What is required: Carry over every line of the items from the line with "How far is the hillside" through the last line of the items, both included, and add -109 to each number in the answers, which are distances.

Available records:
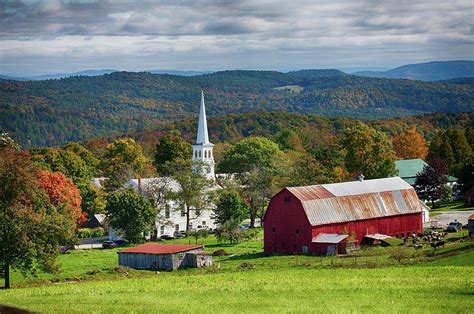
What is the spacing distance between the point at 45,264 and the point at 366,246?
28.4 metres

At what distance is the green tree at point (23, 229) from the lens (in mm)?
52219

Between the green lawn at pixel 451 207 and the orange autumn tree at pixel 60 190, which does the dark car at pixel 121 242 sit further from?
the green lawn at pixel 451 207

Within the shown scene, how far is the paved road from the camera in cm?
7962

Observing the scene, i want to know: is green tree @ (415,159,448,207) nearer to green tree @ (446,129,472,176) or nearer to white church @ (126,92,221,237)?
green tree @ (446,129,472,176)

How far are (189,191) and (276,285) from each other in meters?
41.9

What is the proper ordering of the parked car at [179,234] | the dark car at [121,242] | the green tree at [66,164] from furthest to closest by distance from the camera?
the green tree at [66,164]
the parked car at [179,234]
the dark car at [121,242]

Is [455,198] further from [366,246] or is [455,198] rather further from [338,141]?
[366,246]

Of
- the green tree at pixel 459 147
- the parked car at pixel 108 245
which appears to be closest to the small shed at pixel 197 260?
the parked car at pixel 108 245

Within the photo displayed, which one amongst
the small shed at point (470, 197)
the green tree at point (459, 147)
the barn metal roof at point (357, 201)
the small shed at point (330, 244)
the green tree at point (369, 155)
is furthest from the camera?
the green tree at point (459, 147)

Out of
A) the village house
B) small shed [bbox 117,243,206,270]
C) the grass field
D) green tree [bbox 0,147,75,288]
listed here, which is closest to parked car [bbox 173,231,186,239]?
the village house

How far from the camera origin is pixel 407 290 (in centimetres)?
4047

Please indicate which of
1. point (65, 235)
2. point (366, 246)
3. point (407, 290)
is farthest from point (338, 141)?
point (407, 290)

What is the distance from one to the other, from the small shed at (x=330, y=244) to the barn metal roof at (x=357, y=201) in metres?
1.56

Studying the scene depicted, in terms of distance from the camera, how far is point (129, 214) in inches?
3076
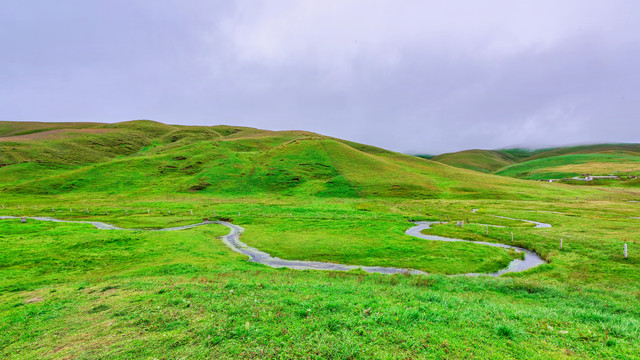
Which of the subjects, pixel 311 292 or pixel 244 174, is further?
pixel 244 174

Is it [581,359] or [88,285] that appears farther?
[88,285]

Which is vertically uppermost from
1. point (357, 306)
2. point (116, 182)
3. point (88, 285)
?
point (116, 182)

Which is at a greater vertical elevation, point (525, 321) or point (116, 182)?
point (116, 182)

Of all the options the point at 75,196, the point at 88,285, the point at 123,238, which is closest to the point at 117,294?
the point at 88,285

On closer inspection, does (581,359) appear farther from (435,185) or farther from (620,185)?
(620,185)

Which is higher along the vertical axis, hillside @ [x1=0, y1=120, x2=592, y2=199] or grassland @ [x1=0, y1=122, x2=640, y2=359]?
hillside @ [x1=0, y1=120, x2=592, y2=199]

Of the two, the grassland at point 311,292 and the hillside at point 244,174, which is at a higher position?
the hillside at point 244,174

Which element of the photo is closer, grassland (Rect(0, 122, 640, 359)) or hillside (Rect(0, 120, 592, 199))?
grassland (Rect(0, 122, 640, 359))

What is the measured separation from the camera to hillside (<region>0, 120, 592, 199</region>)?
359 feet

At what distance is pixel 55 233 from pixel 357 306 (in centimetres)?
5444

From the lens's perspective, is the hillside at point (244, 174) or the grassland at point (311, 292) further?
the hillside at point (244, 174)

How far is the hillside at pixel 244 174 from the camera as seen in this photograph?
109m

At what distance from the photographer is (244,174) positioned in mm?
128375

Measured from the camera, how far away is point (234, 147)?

Exercise result:
How far is the hillside at pixel 244 174 from the camera as seen in this photograph?
0m

At what distance from the photographer is (244,174) positioned in mm?
128266

Measured from the camera, how far away is point (234, 147)?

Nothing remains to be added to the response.